*EXTRACTED MATERIAL*
▼▼▼

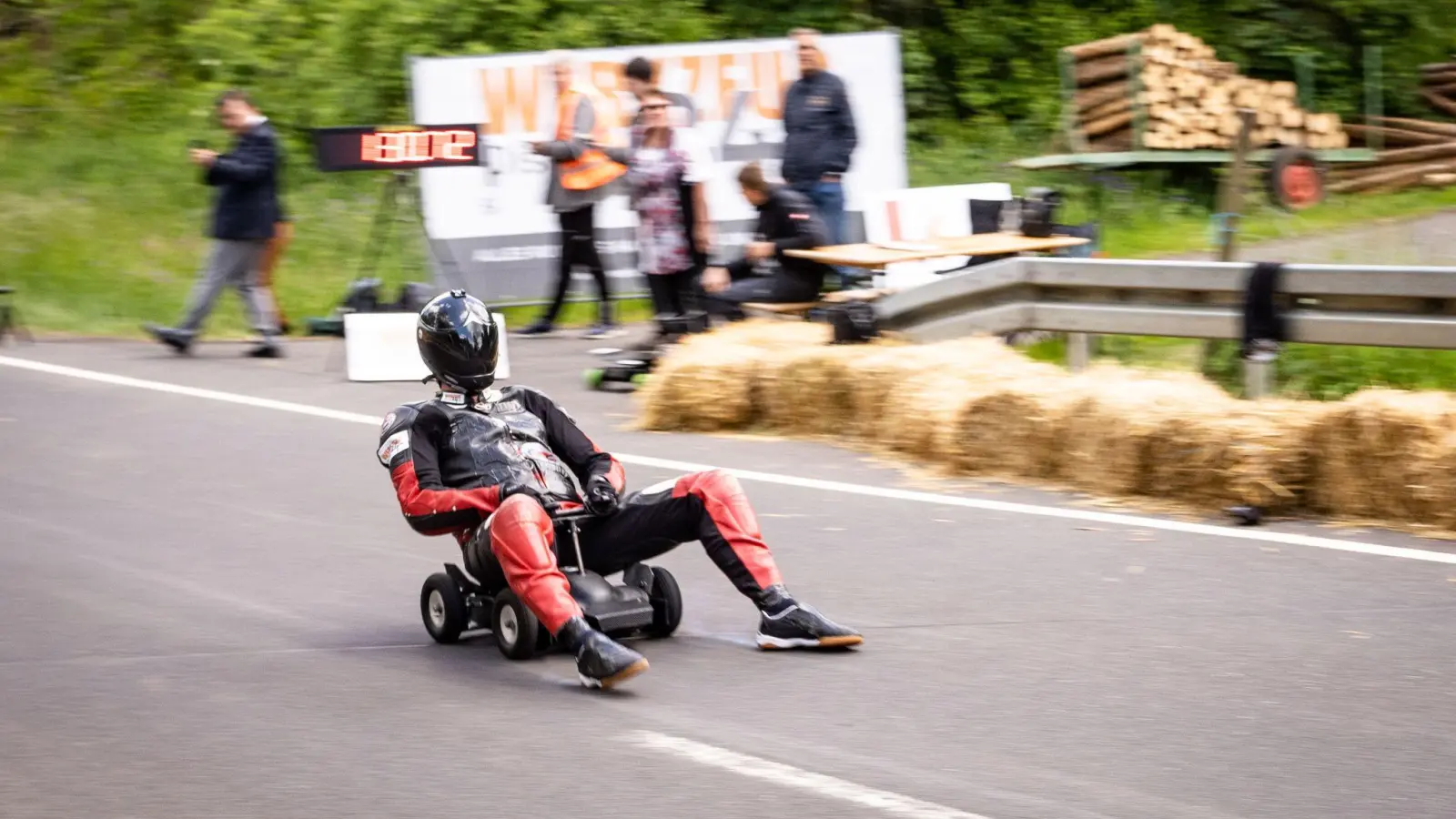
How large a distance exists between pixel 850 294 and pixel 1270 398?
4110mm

▲▲▲
▼▼▼

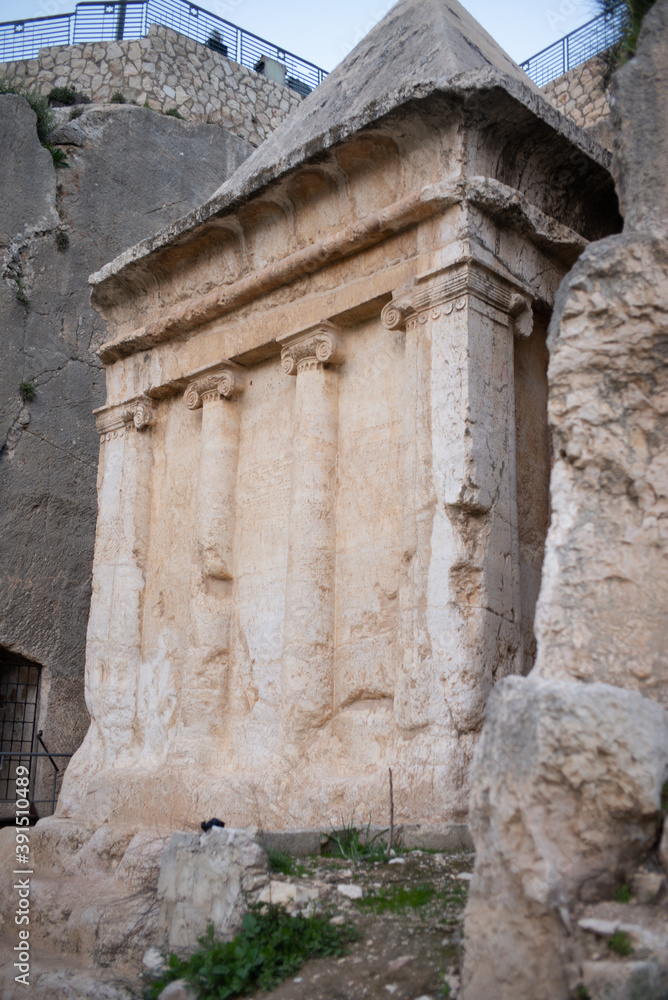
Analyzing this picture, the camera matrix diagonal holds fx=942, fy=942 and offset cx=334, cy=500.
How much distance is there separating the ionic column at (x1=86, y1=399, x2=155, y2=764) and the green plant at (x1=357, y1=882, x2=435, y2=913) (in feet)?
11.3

▲▲▲

*SHORT PROBLEM*
Copy the lines word for word, starting at the line that contains "Analyzing this picture, the" and ending after the line that contains "How much distance".

*TASK RESPONSE*
Analyzing this picture, the camera matrix diagonal holds fx=942, fy=942 and offset cx=334, cy=500.
How much distance is there separating the ionic column at (x1=86, y1=399, x2=155, y2=764) and the green plant at (x1=357, y1=882, x2=435, y2=913) (in feet)?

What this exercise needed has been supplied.